Text:
++++
# SSL für web und ISPConfig 2



## Falloutboy6 (10. Juli 2010)

Hi,

was muss ich machen? Ich habe bei einem Web SSL aktiviert und ein neues SSL Zertifikat erstellt. Es ist alles ausgefüllt bis auf



> *  SSL Request: *





> *  SSL Zertifikat: *


was muss ich hier eintragen?
Ich bekomme dann nämlich die Meldung



> Dieser Verbindung wird nicht vertraut


wenn ich die Seite mit https aufrufen will.

Dankeschön.


----------



## Till (11. Juli 2010)

Du musst als Aktion auswählen, das ein Zertifikat erzeugt werden soll und dann auf speichern klicken. Nach ein paar Minuten sind beide Felder gefüllt. Dann nimmst Du den Inhalt des CSR Feldes und lässst Dir ein signiertes Zertifikat damit in bei einer SSL Authority ausstellen.


----------



## Falloutboy6 (12. Juli 2010)

Ah ok. Hast du einen Tipp für mich wo ich es am besten mache?

Danke


----------



## Till (12. Juli 2010)

Ich würde mir an Deiner Stelle erstmal eines der kostenlosen Zertifikate von startcom holen:

http://cert.startcom.org/

Die funktionieren in den meisten neueren Browsern. Ansonsten ist glaube ich godaddy recht günstig.


----------



## Falloutboy6 (12. Juli 2010)

hm irgendwie verstehe ich das nicht was ich dann dort machen muss bzw. wo. Sorry wenn ich mich so doof anstelle für mich sind Zertifikate noch total neu.


----------



## Till (13. Juli 2010)

Die Vorgehensweise ist wie folgt:

1) Du füllst die oberen Felder auf dem ssl Reiter der Webseiteneinstellungen in ISPConfig aus. Dann wählst Du bei Aktion aus dass er ein Zertifikat erzeigen soll und klickst auf speichern.
++++
Extrahierte Einträge:
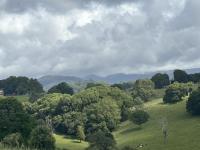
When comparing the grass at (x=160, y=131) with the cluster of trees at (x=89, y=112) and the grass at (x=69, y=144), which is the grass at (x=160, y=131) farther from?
the grass at (x=69, y=144)

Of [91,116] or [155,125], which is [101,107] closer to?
[91,116]

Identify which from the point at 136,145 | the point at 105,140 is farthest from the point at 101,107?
the point at 105,140

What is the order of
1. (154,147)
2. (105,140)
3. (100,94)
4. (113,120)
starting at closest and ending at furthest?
1. (105,140)
2. (154,147)
3. (113,120)
4. (100,94)

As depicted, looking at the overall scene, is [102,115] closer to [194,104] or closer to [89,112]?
[89,112]

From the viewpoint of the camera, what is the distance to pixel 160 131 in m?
156

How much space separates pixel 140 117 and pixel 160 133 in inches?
626

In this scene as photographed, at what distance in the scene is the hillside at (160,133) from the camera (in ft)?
445

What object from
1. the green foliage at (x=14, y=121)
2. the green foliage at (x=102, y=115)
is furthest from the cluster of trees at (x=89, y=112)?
the green foliage at (x=14, y=121)

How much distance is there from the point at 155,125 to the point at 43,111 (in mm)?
51470

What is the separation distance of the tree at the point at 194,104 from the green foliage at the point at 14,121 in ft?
182

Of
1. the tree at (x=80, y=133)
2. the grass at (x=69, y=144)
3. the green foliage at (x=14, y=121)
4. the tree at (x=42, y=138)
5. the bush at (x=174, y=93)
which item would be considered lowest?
the grass at (x=69, y=144)

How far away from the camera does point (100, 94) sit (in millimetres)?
197750

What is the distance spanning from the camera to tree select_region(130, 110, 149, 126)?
168625 mm

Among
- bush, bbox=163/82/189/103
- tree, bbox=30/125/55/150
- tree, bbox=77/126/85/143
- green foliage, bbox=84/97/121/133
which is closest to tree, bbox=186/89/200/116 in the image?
bush, bbox=163/82/189/103
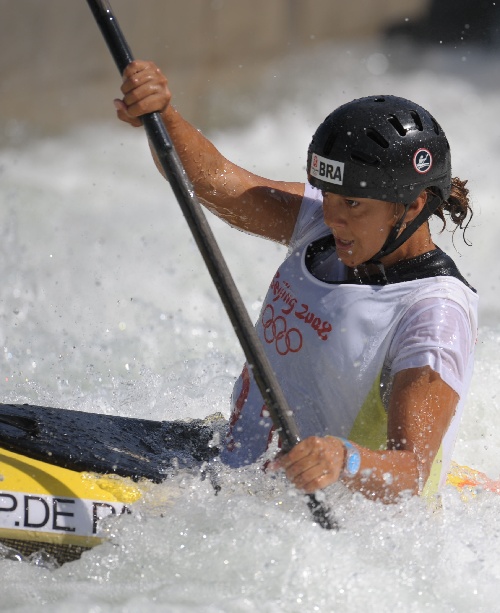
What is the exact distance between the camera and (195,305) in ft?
20.3

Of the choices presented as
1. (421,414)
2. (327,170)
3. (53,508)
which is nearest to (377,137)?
(327,170)

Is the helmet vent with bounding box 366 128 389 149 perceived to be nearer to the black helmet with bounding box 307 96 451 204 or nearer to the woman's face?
the black helmet with bounding box 307 96 451 204

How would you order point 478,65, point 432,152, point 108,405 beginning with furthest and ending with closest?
point 478,65, point 108,405, point 432,152

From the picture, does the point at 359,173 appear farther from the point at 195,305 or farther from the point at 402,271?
the point at 195,305

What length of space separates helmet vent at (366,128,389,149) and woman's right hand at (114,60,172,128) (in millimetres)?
564

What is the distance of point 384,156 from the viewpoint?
8.82 feet

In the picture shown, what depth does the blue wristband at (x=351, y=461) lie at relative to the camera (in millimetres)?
2365

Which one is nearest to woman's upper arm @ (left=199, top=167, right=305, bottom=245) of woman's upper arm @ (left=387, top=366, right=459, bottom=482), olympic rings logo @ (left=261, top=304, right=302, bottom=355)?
Result: olympic rings logo @ (left=261, top=304, right=302, bottom=355)

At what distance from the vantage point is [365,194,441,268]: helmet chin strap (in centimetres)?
274

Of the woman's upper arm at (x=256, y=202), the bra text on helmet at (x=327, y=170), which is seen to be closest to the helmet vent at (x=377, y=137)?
the bra text on helmet at (x=327, y=170)

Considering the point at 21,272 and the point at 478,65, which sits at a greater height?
the point at 478,65

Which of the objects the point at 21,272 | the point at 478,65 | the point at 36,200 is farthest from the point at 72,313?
the point at 478,65

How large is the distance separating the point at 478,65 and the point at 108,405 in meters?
6.97

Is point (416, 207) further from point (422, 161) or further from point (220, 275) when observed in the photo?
point (220, 275)
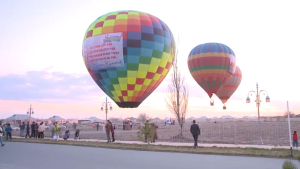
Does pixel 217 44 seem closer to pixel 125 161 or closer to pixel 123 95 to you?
pixel 123 95

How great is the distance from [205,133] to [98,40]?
36.3 ft

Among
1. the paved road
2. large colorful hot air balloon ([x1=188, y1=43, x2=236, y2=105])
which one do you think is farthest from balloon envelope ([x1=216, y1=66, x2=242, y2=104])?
the paved road

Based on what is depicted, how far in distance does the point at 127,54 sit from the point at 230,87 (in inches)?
776

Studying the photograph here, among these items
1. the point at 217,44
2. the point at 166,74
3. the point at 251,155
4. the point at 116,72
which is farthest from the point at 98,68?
the point at 251,155

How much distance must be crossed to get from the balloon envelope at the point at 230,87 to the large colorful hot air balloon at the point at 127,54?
15323 mm

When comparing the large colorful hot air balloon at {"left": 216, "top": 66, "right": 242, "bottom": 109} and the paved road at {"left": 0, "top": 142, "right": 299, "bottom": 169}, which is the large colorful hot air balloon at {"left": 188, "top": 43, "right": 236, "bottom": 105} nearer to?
the large colorful hot air balloon at {"left": 216, "top": 66, "right": 242, "bottom": 109}

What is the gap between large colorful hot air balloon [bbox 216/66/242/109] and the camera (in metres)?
39.8

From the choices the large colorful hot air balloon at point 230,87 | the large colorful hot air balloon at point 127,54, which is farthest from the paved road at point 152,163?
the large colorful hot air balloon at point 230,87

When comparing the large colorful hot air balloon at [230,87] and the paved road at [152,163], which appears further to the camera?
the large colorful hot air balloon at [230,87]

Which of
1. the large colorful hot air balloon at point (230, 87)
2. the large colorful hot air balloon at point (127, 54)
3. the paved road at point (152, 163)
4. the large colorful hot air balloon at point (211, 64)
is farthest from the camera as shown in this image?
the large colorful hot air balloon at point (230, 87)

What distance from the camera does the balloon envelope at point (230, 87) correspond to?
39.8 m

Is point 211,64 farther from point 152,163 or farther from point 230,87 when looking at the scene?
point 152,163

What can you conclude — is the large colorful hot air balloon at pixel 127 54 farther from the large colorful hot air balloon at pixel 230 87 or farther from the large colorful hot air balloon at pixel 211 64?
the large colorful hot air balloon at pixel 230 87

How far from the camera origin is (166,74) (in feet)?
88.7
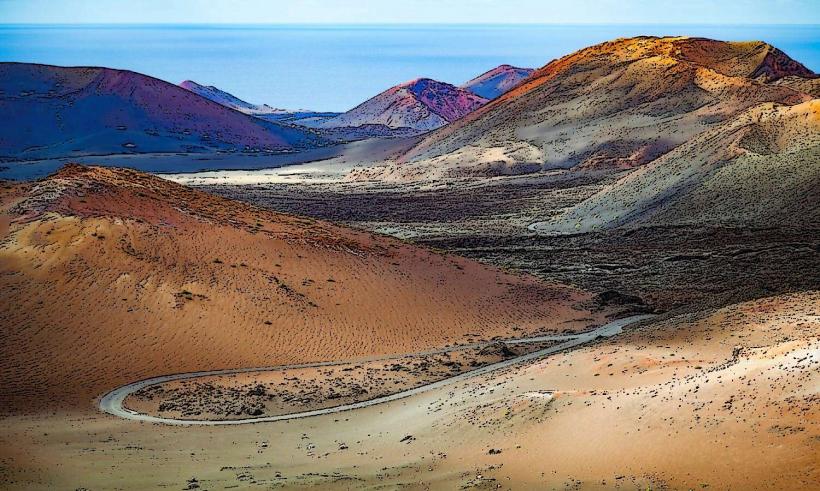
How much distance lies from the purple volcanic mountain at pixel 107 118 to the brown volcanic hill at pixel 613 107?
21.3 m

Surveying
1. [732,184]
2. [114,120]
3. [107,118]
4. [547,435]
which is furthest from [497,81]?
[547,435]

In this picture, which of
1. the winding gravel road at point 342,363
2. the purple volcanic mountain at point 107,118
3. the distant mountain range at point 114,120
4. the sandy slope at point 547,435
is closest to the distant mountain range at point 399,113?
the distant mountain range at point 114,120

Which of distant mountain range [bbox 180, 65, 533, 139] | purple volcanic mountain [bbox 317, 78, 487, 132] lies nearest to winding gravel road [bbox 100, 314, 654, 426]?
distant mountain range [bbox 180, 65, 533, 139]

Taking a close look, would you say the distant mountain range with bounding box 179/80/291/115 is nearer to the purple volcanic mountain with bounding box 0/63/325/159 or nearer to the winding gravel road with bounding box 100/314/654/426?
the purple volcanic mountain with bounding box 0/63/325/159

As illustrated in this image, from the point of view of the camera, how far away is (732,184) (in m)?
41.9

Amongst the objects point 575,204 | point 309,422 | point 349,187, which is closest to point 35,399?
point 309,422

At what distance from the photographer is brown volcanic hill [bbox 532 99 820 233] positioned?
39.2m

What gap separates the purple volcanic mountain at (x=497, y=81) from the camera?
150 metres

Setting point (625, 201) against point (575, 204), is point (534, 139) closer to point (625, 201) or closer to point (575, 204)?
point (575, 204)

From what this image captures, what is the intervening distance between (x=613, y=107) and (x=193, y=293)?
177 feet

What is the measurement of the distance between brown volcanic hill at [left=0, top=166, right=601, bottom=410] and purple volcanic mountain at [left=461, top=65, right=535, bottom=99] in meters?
121

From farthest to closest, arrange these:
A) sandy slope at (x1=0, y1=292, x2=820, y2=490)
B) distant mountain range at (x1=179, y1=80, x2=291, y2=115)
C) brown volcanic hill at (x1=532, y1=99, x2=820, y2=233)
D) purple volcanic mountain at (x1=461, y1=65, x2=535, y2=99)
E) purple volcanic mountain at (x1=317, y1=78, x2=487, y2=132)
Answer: purple volcanic mountain at (x1=461, y1=65, x2=535, y2=99), distant mountain range at (x1=179, y1=80, x2=291, y2=115), purple volcanic mountain at (x1=317, y1=78, x2=487, y2=132), brown volcanic hill at (x1=532, y1=99, x2=820, y2=233), sandy slope at (x1=0, y1=292, x2=820, y2=490)

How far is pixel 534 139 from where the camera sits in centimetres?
7312

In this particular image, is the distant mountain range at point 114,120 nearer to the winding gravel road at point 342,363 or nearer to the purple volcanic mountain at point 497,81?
the purple volcanic mountain at point 497,81
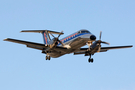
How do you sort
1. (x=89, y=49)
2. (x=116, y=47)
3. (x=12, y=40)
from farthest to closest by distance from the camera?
(x=116, y=47) < (x=89, y=49) < (x=12, y=40)

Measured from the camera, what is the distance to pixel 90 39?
2845 centimetres

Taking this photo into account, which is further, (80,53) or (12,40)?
(80,53)

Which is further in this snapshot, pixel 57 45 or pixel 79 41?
pixel 57 45

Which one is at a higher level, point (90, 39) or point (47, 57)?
point (90, 39)

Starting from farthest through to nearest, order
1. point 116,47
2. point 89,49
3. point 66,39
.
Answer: point 116,47 → point 89,49 → point 66,39

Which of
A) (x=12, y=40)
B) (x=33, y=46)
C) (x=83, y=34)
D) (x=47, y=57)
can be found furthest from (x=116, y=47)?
(x=12, y=40)

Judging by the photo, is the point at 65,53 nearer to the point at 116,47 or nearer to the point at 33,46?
the point at 33,46

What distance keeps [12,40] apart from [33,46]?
4.03m

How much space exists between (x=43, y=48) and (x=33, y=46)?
4.71ft

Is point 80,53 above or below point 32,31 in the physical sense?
below

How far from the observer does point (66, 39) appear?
3097 cm

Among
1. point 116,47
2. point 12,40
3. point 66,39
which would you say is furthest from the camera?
point 116,47

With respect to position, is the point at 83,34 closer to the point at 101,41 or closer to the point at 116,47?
the point at 101,41

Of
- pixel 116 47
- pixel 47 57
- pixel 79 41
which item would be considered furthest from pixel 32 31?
pixel 116 47
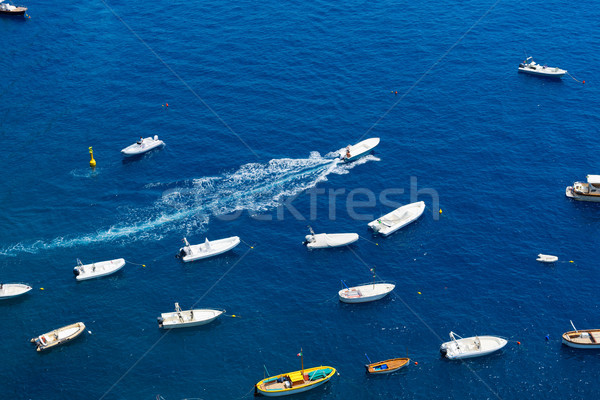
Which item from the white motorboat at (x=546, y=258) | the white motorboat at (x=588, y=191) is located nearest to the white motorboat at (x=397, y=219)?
the white motorboat at (x=546, y=258)

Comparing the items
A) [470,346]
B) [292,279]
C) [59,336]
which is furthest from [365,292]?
[59,336]

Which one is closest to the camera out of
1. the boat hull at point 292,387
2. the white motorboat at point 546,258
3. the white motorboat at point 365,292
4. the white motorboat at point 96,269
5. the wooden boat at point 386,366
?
the boat hull at point 292,387

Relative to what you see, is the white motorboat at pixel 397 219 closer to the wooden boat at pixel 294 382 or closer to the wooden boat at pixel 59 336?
the wooden boat at pixel 294 382

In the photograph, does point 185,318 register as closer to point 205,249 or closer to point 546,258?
point 205,249

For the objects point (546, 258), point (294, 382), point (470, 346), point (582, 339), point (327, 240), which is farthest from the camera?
point (327, 240)

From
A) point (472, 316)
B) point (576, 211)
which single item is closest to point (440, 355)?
point (472, 316)

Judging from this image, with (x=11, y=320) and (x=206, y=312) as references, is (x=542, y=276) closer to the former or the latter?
(x=206, y=312)
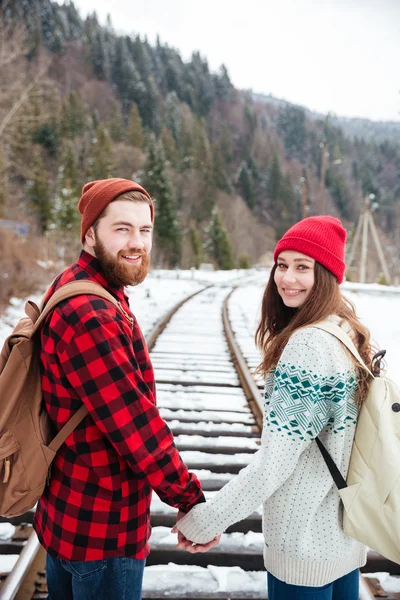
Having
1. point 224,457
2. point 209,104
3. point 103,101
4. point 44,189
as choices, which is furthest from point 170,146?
++++
Zu erledigende Aufgaben:
(a) Formuliere den Forenthread von „## Till (12.“ bis „godaddy recht günstig.“ neu und setze dabei „preiswert“ anstelle von „günstig“ ein.
(b) Welche Zertifikate würde Till im Forenthread an Falloutboy6s Stelle zuerst holen?
(c) Führe den Forenthread zu SSL in ISPConfig 2 nach seinem letzten Satz weiter.

Ergebnisse:
(a)
## Till (12. Juli 2010)

Ich würde mir an Deiner Stelle erstmal eines der kostenlosen Zertifikate von startcom holen:

http://cert.startcom.org/

Die funktionieren in den meisten neueren Browsern. Ansonsten ist glaube ich godaddy recht preiswert.

(b) Eines der kostenlosen Zertifikate von startcom.

(c)
2) Nach ein paar Minuten rufst Du den ssl Reiter wieder auf, dann steht in den unteren Feldern ein sog. self signed Zertifikat sowie ein csr drin.
3) den csr kopierst Du in die zwischenablage und fügst sie bei dem Anbieter, bei dem Du das ssl Cert besorgen willst in das CSR Feld ein.
4) Du bekommst vom ssl anvieter ein Zertifikat zurück, dieses kopierst Du bei ispconfig in das zertifikatsfeld und wählst als Aktion speichern aus und klickst auf speichern.


----------



## Falloutboy6 (13. Juli 2010)

Hallo,

danke für deine Beschreibung.
Mein Problem besteht eher bei http://cert.startcom.org/ wo du mir empfohlen hast. Ich finde das ist alles sehr komisch dort ich weiss nicht wo ich da was machen soll.

Danke


----------



## Till (14. Juli 2010)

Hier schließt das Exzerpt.